### SHORT EXERCISE 1
From the passage on the regiment's arrival at Conde-en-Brie, extract the text from "A mile farther" to "northeast of Conde.".
### SHORT EXERCISE 2
Continue the account of the regiment taking position around Conde-en-Brie from the point where it stops.

The head of the column reached a town, and a glimpse at a map showed that it was Conde-en-Brie, where the little Surmelin River joins the Dhuys. Colonel Brown and the headquarters company swung out of the column to establish regimental post command there. The rest of the regiment went on northward.
A mile farther and a halt was called. There was a brief conference of battalion commanders in the gloom and then the first battalion swung off to the left, the third to the right and the second extended its lines over the territory immediately before it.
When all had arrived in position, the first battalion was on a line just south of the tiny hamlet of Monthurel, northwest of Conde. The second battalion was strung out north of Conde, and the third continued the line north of the hamlet of St. Agnan, northeast of Conde.
Then the regiment was called on to do—for the first time with any thought that it would be of real present value to them—that which they had learned to do, laboriously, grumblingly and with many a sore muscle and aching back, in camp after camp. They "dug in."

### DATA SEGMENT

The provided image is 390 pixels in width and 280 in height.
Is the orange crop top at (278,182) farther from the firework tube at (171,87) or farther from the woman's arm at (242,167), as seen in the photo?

### RESPONSE 1
A mile farther and a halt was called. There was a brief conference of battalion commanders in the gloom and then the first battalion swung off to the left, the third to the right and the second extended its lines over the territory immediately before it.
When all had arrived in position, the first battalion was on a line just south of the tiny hamlet of Monthurel, northwest of Conde. The second battalion was strung out north of Conde, and the third continued the line north of the hamlet of St. Agnan, northeast of Conde.

### RESPONSE 2
There was no sleep that night, even had the excited fancies of the men permitted. Up and down, up and down, went the sturdy young arms, and the dirt flew under the attack of intrenching picks and shovels. By daylight a long line of pits, with the earth taken out and heaped up on the side toward the enemy, scarred the fields. They were not pretentious, as trenches went in the war—scarcely to be dignified with the name of trenches—but the 109th heaved a sigh of relief and was glad of even that shelter as the Hun artillery renewed its strafing of the countryside.
Runners from the 109th carried the news to brigade headquarters that the regiment was at last on the line. Thence the word seeped down through the ranks, and the men of the 110th and 111th and of the engineers got little inklings of the troubles their comrades of the old First and Thirteenth had experienced in reaching their position.
Roughly, then, the line of the four regiments extended from near Chezy, on the east, to the region of Vaux, beyond Château-Thierry, on the west. The 103d Engineers held the eastern end. Then came, in the order named, the 109th, 110th and 111th. The 112th was busy elsewhere, and had not joined the other regiment of its brigade, the 111th.
CHAPTER III
The Last Hun Drive
Our Pennsylvania regiments now were operating directly with French troops, under French higher command, and in the line they were widely separated, with French regiments between.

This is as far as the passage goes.